The method of claim 1, wherein the flame retardant is TCPP (Tris(1-Chloro-2-Propyl)Phosphate), TEP (Triethyl Phosphate), TEPP (Tetraethyl piperazine-1,4-diyldiphosphoramidate), TCP (Tricresyl Phosphate), RDP ( Resorcinol bis(diphenyl phosphate)), APP(Ammonium Poly Phosphate), DOPO-HQ(10-(2,5-dihydroxyphenyl)-9,10-dihydro- 9-xa-10-phosphaphenanthrene-10-oxide), phosphazene A composition for producing phenol foam, which is at least one selected from the group consisting of (phosphazene)-based, boric acid (H ₃ BO ₃ ), borax (Na ₂ B ₄ O ₇ ), and expandable graphite.
The method of claim 1, wherein the nucleating agent is a silane-based compound, a siloxane-based compound, a perfluoroalkane-based compound, a hydrofluoroalkane-based compound, a hydrofluoroether-based compound, a chlorinated hydrofluoroolefin-based compound, or a non-chlorinated hydrofluorocarbon compound.
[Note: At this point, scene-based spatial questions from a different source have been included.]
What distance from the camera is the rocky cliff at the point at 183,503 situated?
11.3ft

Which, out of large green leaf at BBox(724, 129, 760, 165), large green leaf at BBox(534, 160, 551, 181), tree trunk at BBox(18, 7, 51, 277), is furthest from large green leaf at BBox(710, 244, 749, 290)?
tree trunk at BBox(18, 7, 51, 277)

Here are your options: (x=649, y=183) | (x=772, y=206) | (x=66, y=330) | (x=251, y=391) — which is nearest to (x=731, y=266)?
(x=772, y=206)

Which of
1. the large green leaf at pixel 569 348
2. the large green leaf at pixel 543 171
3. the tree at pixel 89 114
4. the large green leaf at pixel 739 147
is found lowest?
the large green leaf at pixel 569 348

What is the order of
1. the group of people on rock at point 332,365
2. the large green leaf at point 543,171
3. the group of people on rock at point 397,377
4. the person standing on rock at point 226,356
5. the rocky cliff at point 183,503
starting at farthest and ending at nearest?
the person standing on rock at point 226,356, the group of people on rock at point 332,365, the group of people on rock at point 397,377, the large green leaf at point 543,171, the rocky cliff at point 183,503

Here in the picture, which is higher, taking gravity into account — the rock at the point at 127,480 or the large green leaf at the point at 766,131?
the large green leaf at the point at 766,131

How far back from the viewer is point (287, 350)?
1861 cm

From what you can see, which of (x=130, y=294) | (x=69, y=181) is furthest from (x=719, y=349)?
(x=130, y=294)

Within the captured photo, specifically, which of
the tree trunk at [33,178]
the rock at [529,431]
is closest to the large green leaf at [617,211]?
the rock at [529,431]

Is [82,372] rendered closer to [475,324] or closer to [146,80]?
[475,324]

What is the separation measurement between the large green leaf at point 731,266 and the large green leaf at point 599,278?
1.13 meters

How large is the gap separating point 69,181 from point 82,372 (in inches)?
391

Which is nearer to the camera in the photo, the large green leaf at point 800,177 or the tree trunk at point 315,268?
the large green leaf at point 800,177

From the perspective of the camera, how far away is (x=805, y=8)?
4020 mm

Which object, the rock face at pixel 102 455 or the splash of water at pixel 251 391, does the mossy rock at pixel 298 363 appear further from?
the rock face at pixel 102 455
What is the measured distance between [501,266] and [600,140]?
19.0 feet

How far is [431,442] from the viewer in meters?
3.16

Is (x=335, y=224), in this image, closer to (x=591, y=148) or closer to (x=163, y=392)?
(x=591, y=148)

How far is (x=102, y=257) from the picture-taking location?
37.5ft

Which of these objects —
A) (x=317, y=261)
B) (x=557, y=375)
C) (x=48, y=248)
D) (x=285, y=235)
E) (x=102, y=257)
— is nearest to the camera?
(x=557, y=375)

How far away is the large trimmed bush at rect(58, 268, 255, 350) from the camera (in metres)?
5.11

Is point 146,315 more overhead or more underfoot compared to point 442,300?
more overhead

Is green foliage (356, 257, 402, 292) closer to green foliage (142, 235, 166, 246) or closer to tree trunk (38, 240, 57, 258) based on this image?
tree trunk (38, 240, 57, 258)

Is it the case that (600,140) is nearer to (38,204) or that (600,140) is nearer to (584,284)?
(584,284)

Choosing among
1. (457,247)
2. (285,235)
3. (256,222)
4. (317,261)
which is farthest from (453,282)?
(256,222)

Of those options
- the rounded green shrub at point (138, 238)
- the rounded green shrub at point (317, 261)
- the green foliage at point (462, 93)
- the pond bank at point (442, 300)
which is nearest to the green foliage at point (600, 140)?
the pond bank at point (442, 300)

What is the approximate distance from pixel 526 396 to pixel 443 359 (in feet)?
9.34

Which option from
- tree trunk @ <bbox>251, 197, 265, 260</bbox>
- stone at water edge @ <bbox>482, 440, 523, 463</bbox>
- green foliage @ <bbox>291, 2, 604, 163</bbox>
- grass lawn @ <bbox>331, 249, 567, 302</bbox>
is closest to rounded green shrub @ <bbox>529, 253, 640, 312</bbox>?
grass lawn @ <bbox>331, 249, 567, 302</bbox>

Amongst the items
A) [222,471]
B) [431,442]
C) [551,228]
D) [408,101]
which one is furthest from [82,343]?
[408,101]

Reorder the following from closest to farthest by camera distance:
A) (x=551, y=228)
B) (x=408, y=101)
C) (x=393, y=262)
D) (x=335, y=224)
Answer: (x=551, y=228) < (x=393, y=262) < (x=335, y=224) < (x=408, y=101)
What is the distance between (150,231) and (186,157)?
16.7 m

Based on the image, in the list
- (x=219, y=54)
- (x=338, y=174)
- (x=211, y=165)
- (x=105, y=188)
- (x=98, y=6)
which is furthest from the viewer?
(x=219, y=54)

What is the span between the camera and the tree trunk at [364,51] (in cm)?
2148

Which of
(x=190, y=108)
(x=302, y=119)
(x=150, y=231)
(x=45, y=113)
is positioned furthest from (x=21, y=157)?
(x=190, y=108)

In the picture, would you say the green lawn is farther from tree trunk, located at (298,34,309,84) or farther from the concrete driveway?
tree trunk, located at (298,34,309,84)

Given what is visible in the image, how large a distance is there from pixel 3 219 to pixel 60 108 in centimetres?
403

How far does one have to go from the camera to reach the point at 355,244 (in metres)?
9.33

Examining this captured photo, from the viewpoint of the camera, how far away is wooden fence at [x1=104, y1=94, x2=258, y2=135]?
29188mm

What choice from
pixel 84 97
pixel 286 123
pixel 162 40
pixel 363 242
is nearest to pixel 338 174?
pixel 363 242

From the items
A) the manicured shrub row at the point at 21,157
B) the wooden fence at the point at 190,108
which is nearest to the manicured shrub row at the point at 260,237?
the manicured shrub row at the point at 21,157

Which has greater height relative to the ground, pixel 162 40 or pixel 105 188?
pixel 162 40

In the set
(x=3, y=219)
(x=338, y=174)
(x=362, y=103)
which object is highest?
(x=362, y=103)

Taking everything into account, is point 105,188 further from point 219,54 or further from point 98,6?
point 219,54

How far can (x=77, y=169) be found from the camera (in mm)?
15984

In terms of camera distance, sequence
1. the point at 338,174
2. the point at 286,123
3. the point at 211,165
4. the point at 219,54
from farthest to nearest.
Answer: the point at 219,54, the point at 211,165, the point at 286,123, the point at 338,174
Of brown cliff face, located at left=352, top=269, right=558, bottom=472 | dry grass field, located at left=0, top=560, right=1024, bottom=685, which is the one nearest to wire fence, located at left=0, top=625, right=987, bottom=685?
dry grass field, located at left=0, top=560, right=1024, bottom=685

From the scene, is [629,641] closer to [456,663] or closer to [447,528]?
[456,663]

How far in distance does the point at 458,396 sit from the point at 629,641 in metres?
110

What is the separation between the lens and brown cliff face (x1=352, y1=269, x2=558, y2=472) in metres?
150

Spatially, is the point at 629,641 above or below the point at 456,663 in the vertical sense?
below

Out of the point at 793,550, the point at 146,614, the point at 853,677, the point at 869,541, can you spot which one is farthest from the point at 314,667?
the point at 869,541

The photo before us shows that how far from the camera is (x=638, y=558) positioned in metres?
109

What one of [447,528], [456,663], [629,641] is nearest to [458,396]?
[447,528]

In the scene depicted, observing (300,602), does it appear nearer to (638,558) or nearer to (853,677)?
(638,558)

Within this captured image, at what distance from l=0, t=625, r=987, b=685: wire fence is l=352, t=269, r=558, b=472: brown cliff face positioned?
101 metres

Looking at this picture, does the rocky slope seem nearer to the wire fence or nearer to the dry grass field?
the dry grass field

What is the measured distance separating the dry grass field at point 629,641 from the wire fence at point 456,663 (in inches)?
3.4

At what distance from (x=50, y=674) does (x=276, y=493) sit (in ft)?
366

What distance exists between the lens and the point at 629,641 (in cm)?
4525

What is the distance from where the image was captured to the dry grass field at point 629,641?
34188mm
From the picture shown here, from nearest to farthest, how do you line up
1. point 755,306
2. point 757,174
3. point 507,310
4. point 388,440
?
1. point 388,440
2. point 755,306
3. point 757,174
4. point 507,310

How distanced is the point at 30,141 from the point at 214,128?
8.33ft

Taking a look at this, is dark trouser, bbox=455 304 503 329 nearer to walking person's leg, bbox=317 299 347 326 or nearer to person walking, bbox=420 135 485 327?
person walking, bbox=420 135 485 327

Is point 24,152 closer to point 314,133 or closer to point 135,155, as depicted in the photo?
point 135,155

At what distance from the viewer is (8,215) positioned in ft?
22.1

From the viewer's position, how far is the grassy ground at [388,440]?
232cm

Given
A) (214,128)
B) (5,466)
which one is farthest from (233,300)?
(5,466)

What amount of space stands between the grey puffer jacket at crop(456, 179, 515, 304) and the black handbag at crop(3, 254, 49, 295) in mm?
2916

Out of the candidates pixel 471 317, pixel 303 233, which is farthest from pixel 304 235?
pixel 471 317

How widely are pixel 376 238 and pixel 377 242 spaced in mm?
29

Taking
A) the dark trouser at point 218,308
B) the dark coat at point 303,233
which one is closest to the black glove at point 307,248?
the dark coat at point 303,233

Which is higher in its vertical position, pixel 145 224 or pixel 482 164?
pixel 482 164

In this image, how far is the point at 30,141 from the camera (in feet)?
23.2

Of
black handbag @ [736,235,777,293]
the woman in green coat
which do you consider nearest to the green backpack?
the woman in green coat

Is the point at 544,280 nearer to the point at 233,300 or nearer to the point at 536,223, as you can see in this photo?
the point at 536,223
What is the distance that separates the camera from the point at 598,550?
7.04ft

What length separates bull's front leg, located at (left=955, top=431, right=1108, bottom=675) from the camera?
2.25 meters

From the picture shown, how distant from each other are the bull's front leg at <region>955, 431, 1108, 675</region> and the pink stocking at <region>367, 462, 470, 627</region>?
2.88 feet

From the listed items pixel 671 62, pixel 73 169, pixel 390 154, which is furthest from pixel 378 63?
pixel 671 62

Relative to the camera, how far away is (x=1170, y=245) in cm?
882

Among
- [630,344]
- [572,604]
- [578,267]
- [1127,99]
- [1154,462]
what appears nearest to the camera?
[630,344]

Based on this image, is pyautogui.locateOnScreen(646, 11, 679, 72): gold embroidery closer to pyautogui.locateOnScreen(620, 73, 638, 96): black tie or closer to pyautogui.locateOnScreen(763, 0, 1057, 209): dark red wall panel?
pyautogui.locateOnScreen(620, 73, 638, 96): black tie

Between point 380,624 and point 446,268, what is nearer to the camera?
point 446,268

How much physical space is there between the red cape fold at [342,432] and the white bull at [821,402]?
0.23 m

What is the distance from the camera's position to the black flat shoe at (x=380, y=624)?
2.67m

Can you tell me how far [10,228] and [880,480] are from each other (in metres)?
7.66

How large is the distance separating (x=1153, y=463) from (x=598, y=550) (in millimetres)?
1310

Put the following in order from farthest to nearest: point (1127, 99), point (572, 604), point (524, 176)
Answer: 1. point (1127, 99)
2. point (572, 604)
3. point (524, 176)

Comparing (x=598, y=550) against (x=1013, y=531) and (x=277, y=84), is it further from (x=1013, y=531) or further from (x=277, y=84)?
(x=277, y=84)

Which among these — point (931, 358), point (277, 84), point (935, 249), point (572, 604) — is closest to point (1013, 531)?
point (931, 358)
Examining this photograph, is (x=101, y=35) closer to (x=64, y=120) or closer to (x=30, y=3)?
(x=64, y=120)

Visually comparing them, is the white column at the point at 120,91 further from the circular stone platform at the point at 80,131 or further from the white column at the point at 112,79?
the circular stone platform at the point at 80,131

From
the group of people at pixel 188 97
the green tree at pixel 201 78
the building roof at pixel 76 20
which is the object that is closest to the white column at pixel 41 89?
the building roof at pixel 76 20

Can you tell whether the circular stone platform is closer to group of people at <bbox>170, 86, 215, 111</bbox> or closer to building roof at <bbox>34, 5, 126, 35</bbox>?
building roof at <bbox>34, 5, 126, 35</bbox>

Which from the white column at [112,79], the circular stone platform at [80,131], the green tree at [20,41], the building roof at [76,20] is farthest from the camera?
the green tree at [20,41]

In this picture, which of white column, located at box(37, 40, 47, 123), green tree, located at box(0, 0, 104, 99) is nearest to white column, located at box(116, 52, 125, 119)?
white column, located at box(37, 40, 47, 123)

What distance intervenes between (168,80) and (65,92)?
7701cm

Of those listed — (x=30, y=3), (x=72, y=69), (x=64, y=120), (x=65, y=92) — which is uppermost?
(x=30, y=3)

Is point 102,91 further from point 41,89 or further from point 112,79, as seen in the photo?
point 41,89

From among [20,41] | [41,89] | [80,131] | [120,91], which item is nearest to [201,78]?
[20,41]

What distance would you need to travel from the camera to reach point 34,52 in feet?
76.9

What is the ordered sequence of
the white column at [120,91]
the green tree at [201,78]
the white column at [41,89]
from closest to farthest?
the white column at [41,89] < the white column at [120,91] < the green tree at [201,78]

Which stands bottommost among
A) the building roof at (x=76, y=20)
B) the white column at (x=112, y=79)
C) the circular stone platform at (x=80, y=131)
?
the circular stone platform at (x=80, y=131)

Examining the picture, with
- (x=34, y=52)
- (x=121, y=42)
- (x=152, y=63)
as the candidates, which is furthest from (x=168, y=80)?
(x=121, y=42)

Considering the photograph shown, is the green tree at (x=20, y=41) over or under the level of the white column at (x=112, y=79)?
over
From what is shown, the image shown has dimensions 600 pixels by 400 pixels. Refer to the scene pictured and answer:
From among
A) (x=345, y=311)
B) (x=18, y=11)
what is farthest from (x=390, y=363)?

A composition for producing phenol foam, which is at least one selected from the group consisting of olefin-based compounds and hydrochloroalkenes.
A phenolic foam manufactured using the composition for producing phenolic foam according to any one of claims 1 and 4 to 15.
The method of claim 16, wherein the phenolic foam is:
Contains one or more transition metals selected from the group consisting of manganese, molybdenum, vanadium, chromium, and tungsten; and
A phenolic foam having a moisture absorption rate of 1.0 to 10.0%, a water vapor permeability of 3.0 to 20.0 ng/m·s·Pa, a density of 20 to 60 kg/m3, and a closed cell rate of 60 to 99%.
The phenolic foam of claim 16, wherein the phenolic foam has a thermal conductivity of 0.010 to 0.035 W/m·K, a compressive strength of 40 to 250 kPa, and a bending failure load of 15 to 60 N.
The phenolic foam of claim 16, wherein the phenolic foam contains a transition metal in an amount of 0.05 to 0.30% by weight based on 100% by weight of the phenolic foam.